I end up using C5 often for its speed and rules. Thanks for the package!

Although the summary function prints the rules in a handy way, it might be sometimes preferable to have them in a tidy way.

Rules displayed on calling summary function:

Rules:

Rule 1: (50, lift 2.9)
	Petal.Length <= 1.9
	->  class setosa  [0.981]

Rule 2: (48/1, lift 2.9)
	Petal.Length > 1.9
	Petal.Length <= 4.9
	Petal.Width <= 1.7
	->  class versicolor  [0.960]

Rule 3: (46/1, lift 2.9)
	Petal.Width > 1.7
	->  class virginica  [0.958]

Rule 4: (46/2, lift 2.8)
	Petal.Length > 4.9
	->  class virginica  [0.938]

Default class: setosa

Output of the tidying function:

support confidence lift LHS RHS n_conditions
50 1.0000000 2.94231 Petal.Length < 1.9 setosa 1
48 0.9791667 2.88000 Petal.Length > 1.9 & Petal.Length < 4.9000001 & Petal.Width < 1.7 versicolor 3
46 0.9782609 2.87500 Petal.Width > 1.7 virginica 1
46 0.9565217 2.81250 Petal.Length > 4.9000001 virginica 1

Note that the LHS is string parseable as a R expression. Hence, it can be simply pasted into dplyr::filter.

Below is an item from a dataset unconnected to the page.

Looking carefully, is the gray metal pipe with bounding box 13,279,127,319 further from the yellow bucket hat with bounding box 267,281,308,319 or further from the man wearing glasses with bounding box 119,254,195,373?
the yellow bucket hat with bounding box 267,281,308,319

Here is the code to tidy the rules and the code snippet to run an example.

source("https://gist.github.com/talegari/dde1bc3aaed88533bcf7ee137296830a/raw/9bfc1fe894428b21ad2c94dd2d83b6277470dd60/tidy_rules_C5")

dplyr::glimpse(iris)
model <- C50::C5.0(Species ~ ., data = iris, rules = TRUE) # build a C5 model
summary(model)                                             # print rules

tidy_rules(model) %>% knitr::kable()

Please suggest if it might be a good idea to include this in broom package instead of here. Else, let me know if you are open for a PR.

Suggestions are welcome!

Regards,
Srikanth KS

@topepo
Copy link
Owner

topepo commented Jul 27, 2018

This looks great! I PR would be very welcome.

One thing: cubist has the same rule format (but a different model structure in the terminal nodes/rules). It would make sense to have this work for both. Can you adapt it to work with that package? I've been putting any joint infrastructure functions in Cubist (e.g. makeDataFile etc). If this were put in C50, it would make circular dependencies.

@talegari
Copy link
Author

Thanks Max.

Cubist output can be processed similarly. I will write a function to create a tidy dataframe for that and submit a PR there.

About the design:

  1. Should we have a S3 generic tidy_rules with tidy_rules.C50 and tidy_rules.Cubist methods?
  2. Or two different functions named tidy_rules going into both packages separately?

Please suggest.

@topepo
Copy link
Owner

topepo commented Jul 27, 2018

With other functions that they share, I add them to Cubist then import from from there into C50.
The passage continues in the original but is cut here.